Sale el tema a la calle, es oído, aclamado y ovacionado, y entonces Becho torna a su motivo de amargura. Se da cuenta de que no solamente nadie sabe que él existe -todos o casi todos creen que Becho es un personaje inventado por Alfredo- sino que creen también que la tonada, la hermosa melodía de la canción es de autoría de este. Y no. Ese fondo de melodía lo tocaba el propio Becho, una y otra vez, cuando convivía con Alfredo en la casa de la calle Paraná, en la Ciudad Vieja. Lo usaba para afinar su violín, y a su amigo se le quedó prendido en la cabeza. Cuando escribe esa letra en honor a Becho, y luego le pone música (¿o fue al revés?) salta la melodía aquella y se instala para siempre en el alma popular. Becho se resignó, o más bien se rindió al hechizo.
Nadie podía escapar al poder magnético que emanaba del arte de Alfredo Zitarrosa. El hombre que le cantó al dolor y a la pérdida, a la despedida, a “las renuncias de cosas simples que llevo hechas”, a la tristeza y al amanecer, a la guitarra negra; ese hombre supo desnudar y plasmar en sus canciones y por medio de su voz una buena parte del sentimiento humano, ambivalente, exasperado y necesitado de expresión, que anida en cada uno de nosotros.

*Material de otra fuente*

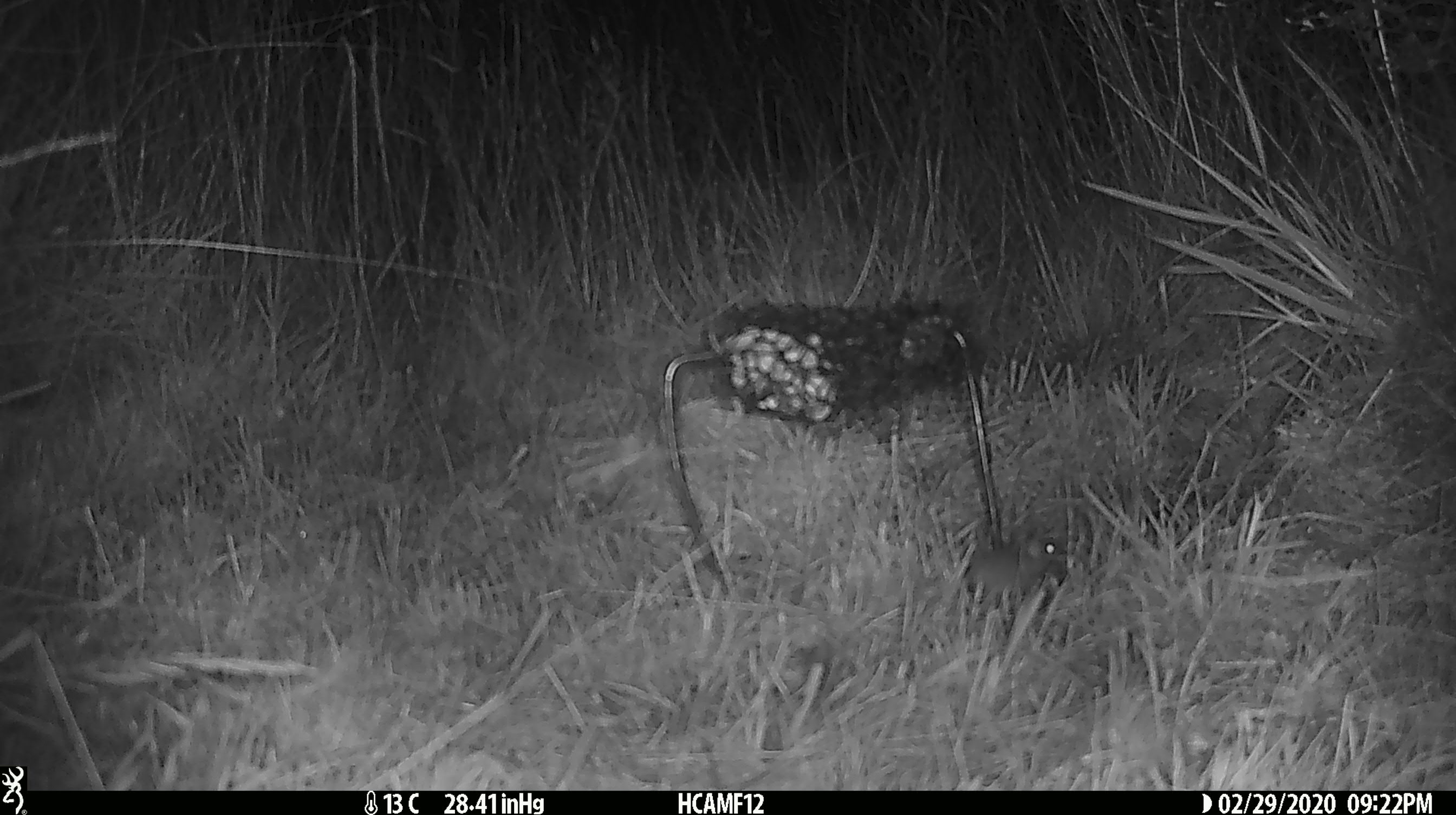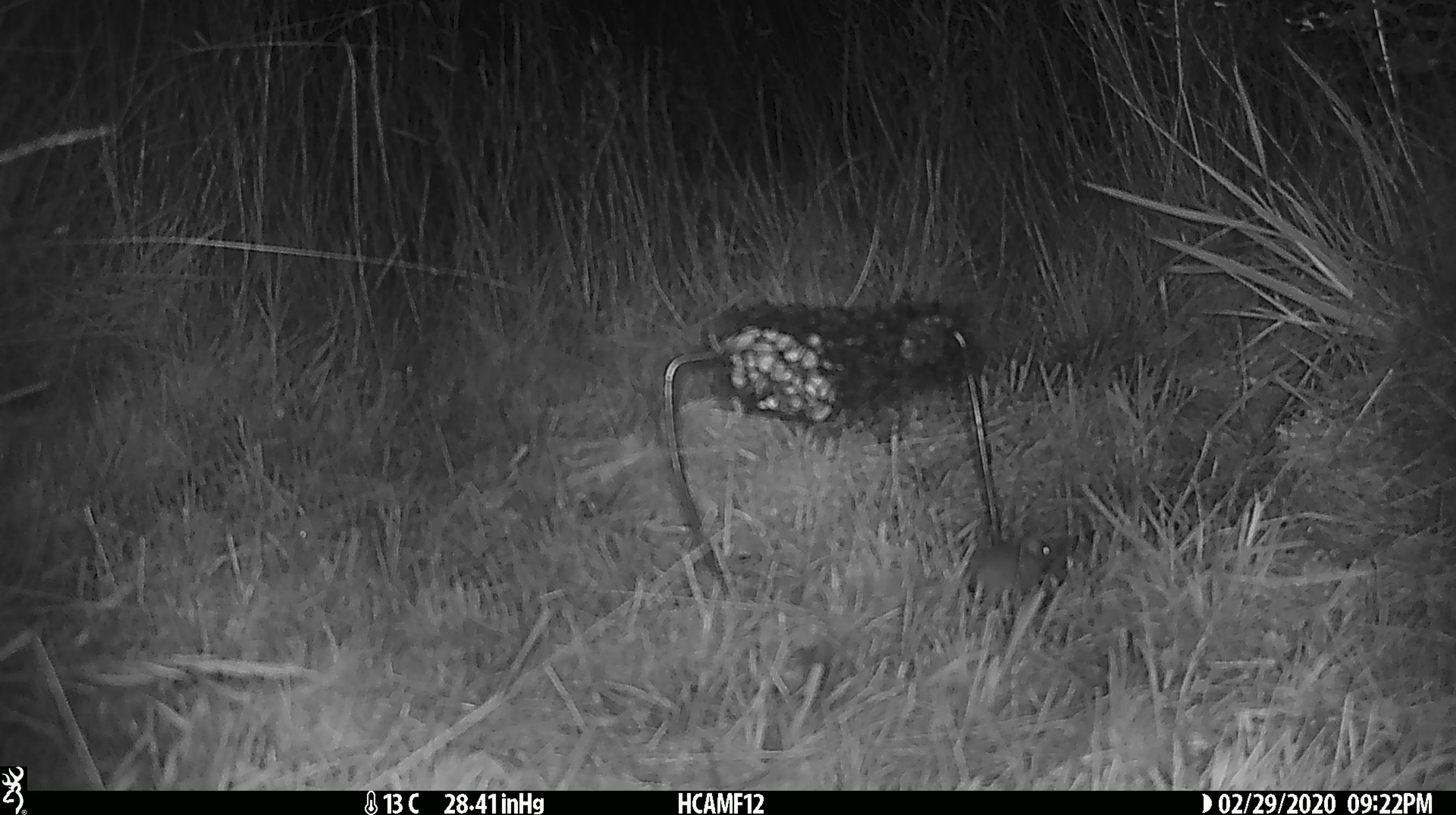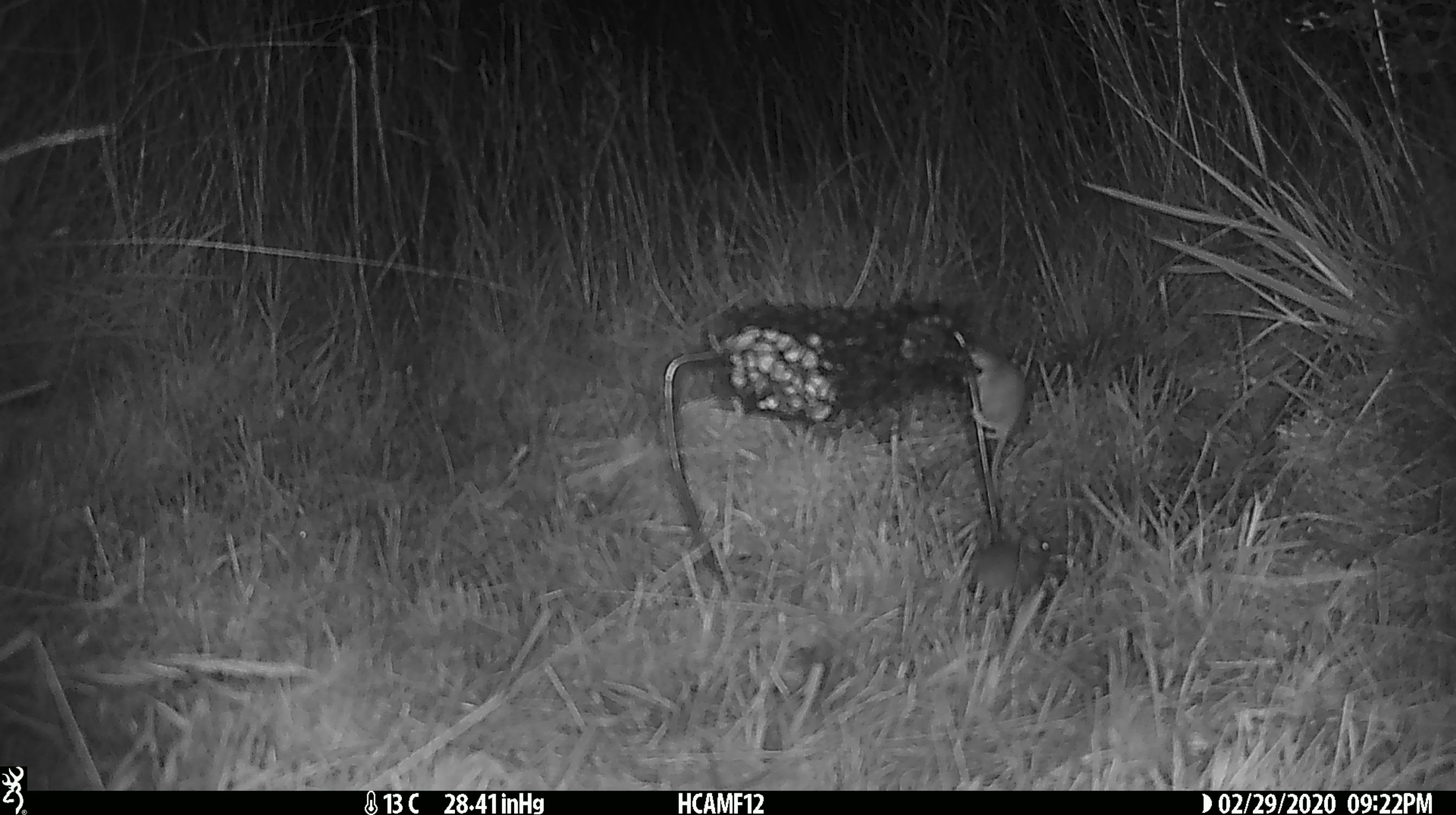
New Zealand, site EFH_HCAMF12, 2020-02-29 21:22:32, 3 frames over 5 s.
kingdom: Animalia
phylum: Chordata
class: Mammalia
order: Rodentia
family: Muridae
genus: Mus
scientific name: Mus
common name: mouse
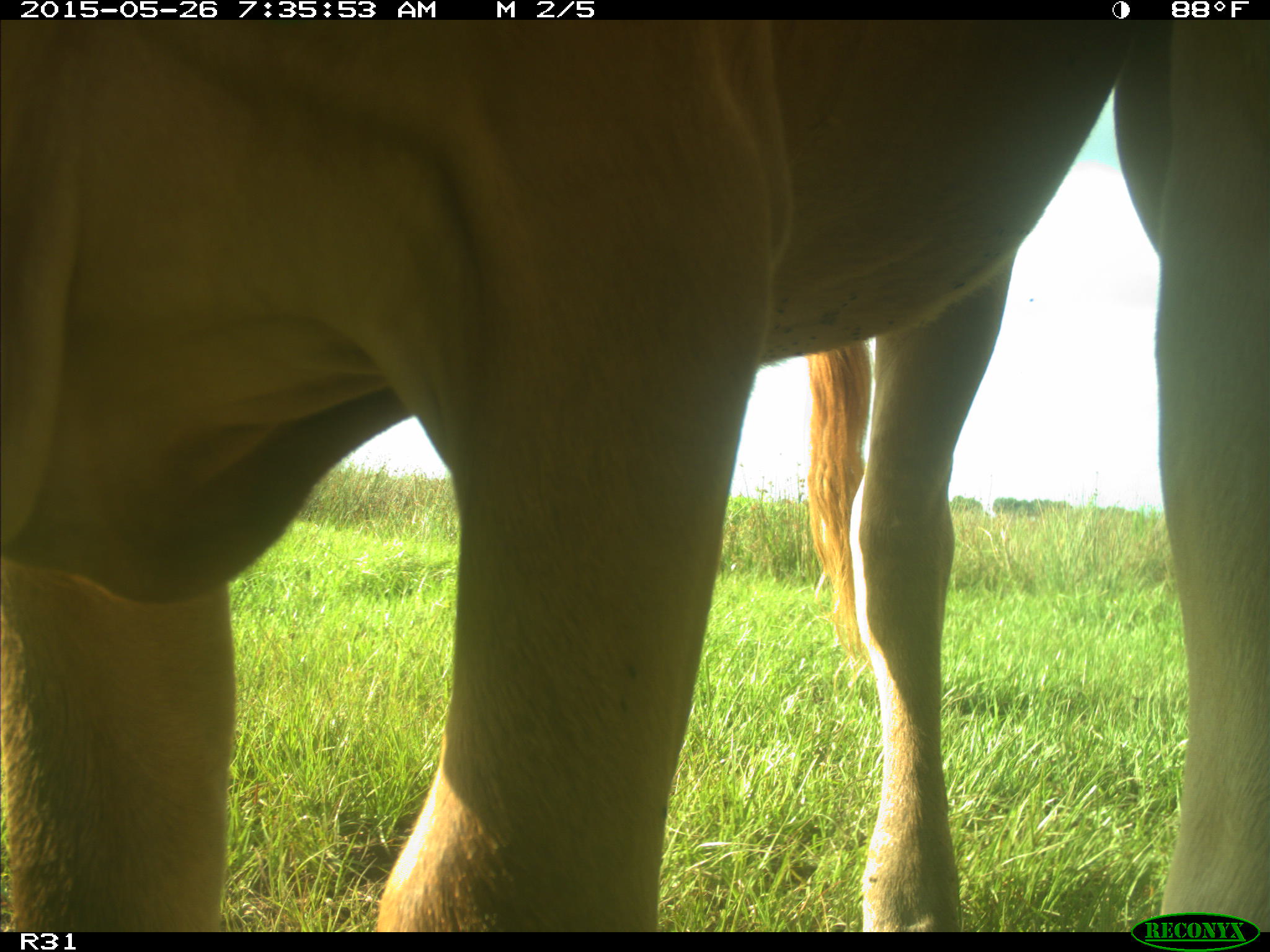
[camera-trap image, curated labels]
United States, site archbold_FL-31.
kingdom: Animalia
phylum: Chordata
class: Mammalia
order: Artiodactyla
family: Bovidae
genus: Bos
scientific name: Bos taurus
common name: domestic cow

Nancy Merino, madre de sus hijas Moriana y Serena, me concedió una entrevista inolvidable, en casa del actor Pepe Vázquez. Sentados a una mesa redonda, en aquel luminoso apartamento de la Ciudad Vieja, Nancy recordó el día de su casamiento con Alfredo. “Nos casamos en mi casa, en el Cerrito de la Victoria… estaba media humanidad”. Al principio habían pensado hacer una simple reunión de familia, pero “la gente empezó a caer”. Entre esa gente había muchos artistas, músicos y cantantes. “Iban, cantaban una canción, y se iban… y entre esas figuras cayó de pronto la Negra Mercedes Sosa, que andaba de gira por acá, y después Horacio Guarany”. La canción que cada uno dejaba era un obsequio, “porque Alfredo fue muy querido, muy amado por la gente”.
Ese amor de la gente se transparenta hasta hoy y así seguirá siendo. Cabe en los actos más ínfimos, como por ejemplo en el teléfono celular de dos muchachos que, mientras aguardaban su turno en la panadería, escuchaban extasiados, sin conocer sus orígenes y su historia, “El violín de Becho”. Poco importa, en el fondo, esa parte de la memoria rota. Lo que queda tiene que ver, una vez más, con ese semillero universal de donde vienen toda alegría, toda tragedia, toda esperanza: las historias de amor.